Medical vision foundation models (Med-VFMs) often underperform on downstream volumetric segmentation tasks because standard fine-tuning relies on randomly selected labeled samples, which may miss the most informative data. To solve this, a team led by Jin Yang from Washington University in St. Louis proposes the Active Selective Semi-supervised Fine-tuning (ASSFT) framework. ASSFT combines an active learning strategy with selective semi-supervision to efficiently adapt Med-VFMs without access to original pre-training data. The core innovation is an Active Test-Time Sample Query strategy that uses two complementary metrics: Diversified Knowledge Divergence (DKD) quantifies both the knowledge gap between pre-training and target domains and the semantic diversity within the target dataset.
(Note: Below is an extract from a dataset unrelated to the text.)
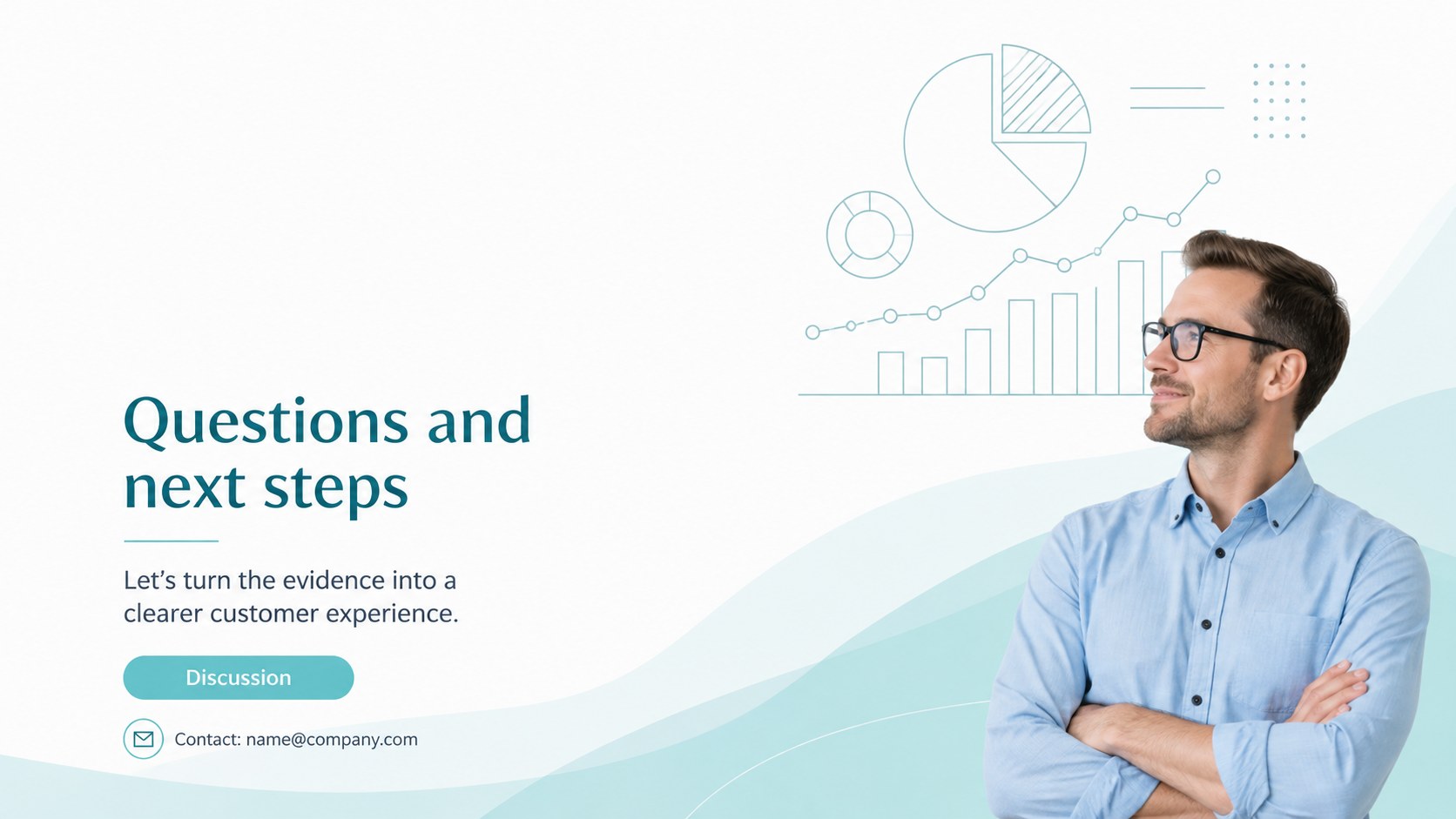 Questions and next steps

Let's turn the evidence into a clearer customer experience.

Discussion

Contact: name@company.com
This ensures the model selects samples that contain previously unlearned knowledge while maintaining intra-domain diversity. The second metric, Anatomical Segmentation Difficulty (ASD), estimates segmentation difficulty by measuring predictive uncertainty within foreground regions of interest. This allows the model to prioritise samples with complex anatomical patterns, such as organs or lesions, rather than those dominated by background uncertainty.
Beyond active sampling, ASSFT employs a Selective Semi-supervised Fine-tuning strategy to further boost performance by leveraging unlabeled target samples. Instead of using all pseudo-labeled data, the method selectively incorporates only reliable unlabeled samples based on predictive confidence and semantic distance to labeled samples. This prevents noisy pseudo-labels from degrading the model and ensures stable semi-supervised training. The paper, published on arXiv (2509.10784v3), spans 19 pages with 6 figures and 8 tables. While no code is explicitly released yet, the framework is designed to be practical for clinical settings where volumetric medical images (MRI, CT) are abundant but expert annotations are scarce. By intelligently querying the most valuable samples and selectively using unlabeled data, ASSFT promises to reduce annotation costs significantly while improving segmentation accuracy.
- ASSFT uses two novel query metrics: DKD (knowledge gap + diversity) and ASD (anatomical complexity) to pick the most informative samples for fine-tuning.
- Selective semi-supervised learning filters pseudo-labels by confidence and semantic distance, avoiding noisy data.
- The method adapts medical vision foundation models without needing original source data or large annotated sets.
Why It Matters
Efficiently adapts medical AI to new imaging tasks with fewer annotations, accelerating clinical deployment and reducing expert workload.